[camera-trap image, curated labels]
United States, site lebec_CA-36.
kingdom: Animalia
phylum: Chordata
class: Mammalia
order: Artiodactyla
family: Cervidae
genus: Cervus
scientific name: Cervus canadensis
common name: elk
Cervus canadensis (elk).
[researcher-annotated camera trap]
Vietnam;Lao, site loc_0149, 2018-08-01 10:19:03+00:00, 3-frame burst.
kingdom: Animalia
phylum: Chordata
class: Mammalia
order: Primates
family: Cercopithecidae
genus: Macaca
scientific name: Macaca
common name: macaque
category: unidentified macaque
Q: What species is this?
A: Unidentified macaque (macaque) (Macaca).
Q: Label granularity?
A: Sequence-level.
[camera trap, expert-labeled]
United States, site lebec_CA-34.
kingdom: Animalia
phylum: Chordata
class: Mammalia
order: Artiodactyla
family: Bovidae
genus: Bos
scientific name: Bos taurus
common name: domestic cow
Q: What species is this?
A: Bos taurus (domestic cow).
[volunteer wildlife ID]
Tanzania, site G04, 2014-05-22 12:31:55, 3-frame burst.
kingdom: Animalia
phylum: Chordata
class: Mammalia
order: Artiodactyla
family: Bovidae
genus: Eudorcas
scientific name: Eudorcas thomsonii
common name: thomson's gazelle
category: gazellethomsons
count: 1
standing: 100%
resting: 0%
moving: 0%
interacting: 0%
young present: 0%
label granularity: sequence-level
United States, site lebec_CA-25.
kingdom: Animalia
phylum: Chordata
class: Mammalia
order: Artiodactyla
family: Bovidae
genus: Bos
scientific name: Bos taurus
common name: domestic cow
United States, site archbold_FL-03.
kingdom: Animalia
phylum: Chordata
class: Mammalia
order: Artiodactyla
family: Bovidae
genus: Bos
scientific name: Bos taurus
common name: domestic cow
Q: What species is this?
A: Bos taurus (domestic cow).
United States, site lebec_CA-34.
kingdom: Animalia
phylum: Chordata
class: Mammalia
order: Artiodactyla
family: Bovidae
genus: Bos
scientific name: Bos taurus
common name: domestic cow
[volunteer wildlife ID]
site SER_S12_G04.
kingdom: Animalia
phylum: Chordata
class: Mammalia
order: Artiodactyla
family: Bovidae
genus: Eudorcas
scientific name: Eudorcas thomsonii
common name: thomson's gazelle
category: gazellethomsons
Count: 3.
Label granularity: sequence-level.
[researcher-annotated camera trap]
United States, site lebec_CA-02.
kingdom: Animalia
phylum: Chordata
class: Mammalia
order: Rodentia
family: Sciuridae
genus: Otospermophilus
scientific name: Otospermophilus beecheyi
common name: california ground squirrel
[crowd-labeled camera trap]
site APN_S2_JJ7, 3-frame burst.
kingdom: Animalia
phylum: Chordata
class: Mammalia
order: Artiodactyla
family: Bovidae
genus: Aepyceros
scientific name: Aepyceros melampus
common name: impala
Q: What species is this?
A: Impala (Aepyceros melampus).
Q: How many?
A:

_ _ _ _ _ _ _

▶ **WORK TO BE COMPLETED**
Each entry given above is to be duplicated exactly.

▶ **ANSWER SPACE**
[camera-trap image, curated labels]
United States, site lebec_CA-36.
kingdom: Animalia
phylum: Chordata
class: Mammalia
order: Artiodactyla
family: Cervidae
genus: Cervus
scientific name: Cervus canadensis
common name: elk
Cervus canadensis (elk).
[researcher-annotated camera trap]
Vietnam;Lao, site loc_0149, 2018-08-01 10:19:03+00:00, 3-frame burst.
kingdom: Animalia
phylum: Chordata
class: Mammalia
order: Primates
family: Cercopithecidae
genus: Macaca
scientific name: Macaca
common name: macaque
category: unidentified macaque
Q: What species is this?
A: Unidentified macaque (macaque) (Macaca).
Q: Label granularity?
A: Sequence-level.
[camera trap, expert-labeled]
United States, site lebec_CA-34.
kingdom: Animalia
phylum: Chordata
class: Mammalia
order: Artiodactyla
family: Bovidae
genus: Bos
scientific name: Bos taurus
common name: domestic cow
Q: What species is this?
A: Bos taurus (domestic cow).
[volunteer wildlife ID]
Tanzania, site G04, 2014-05-22 12:31:55, 3-frame burst.
kingdom: Animalia
phylum: Chordata
class: Mammalia
order: Artiodactyla
family: Bovidae
genus: Eudorcas
scientific name: Eudorcas thomsonii
common name: thomson's gazelle
category: gazellethomsons
count: 1
standing: 100%
resting: 0%
moving: 0%
interacting: 0%
young present: 0%
label granularity: sequence-level
United States, site lebec_CA-25.
kingdom: Animalia
phylum: Chordata
class: Mammalia
order: Artiodactyla
family: Bovidae
genus: Bos
scientific name: Bos taurus
common name: domestic cow
United States, site archbold_FL-03.
kingdom: Animalia
phylum: Chordata
class: Mammalia
order: Artiodactyla
family: Bovidae
genus: Bos
scientific name: Bos taurus
common name: domestic cow
Q: What species is this?
A: Bos taurus (domestic cow).
United States, site lebec_CA-34.
kingdom: Animalia
phylum: Chordata
class: Mammalia
order: Artiodactyla
family: Bovidae
genus: Bos
scientific name: Bos taurus
common name: domestic cow
[volunteer wildlife ID]
site SER_S12_G04.
kingdom: Animalia
phylum: Chordata
class: Mammalia
order: Artiodactyla
family: Bovidae
genus: Eudorcas
scientific name: Eudorcas thomsonii
common name: thomson's gazelle
category: gazellethomsons
Count: 3.
Label granularity: sequence-level.
[researcher-annotated camera trap]
United States, site lebec_CA-02.
kingdom: Animalia
phylum: Chordata
class: Mammalia
order: Rodentia
family: Sciuridae
genus: Otospermophilus
scientific name: Otospermophilus beecheyi
common name: california ground squirrel
[crowd-labeled camera trap]
site APN_S2_JJ7, 3-frame burst.
kingdom: Animalia
phylum: Chordata
class: Mammalia
order: Artiodactyla
family: Bovidae
genus: Aepyceros
scientific name: Aepyceros melampus
common name: impala
Q: What species is this?
A: Impala (Aepyceros melampus).
Q: How many?
A:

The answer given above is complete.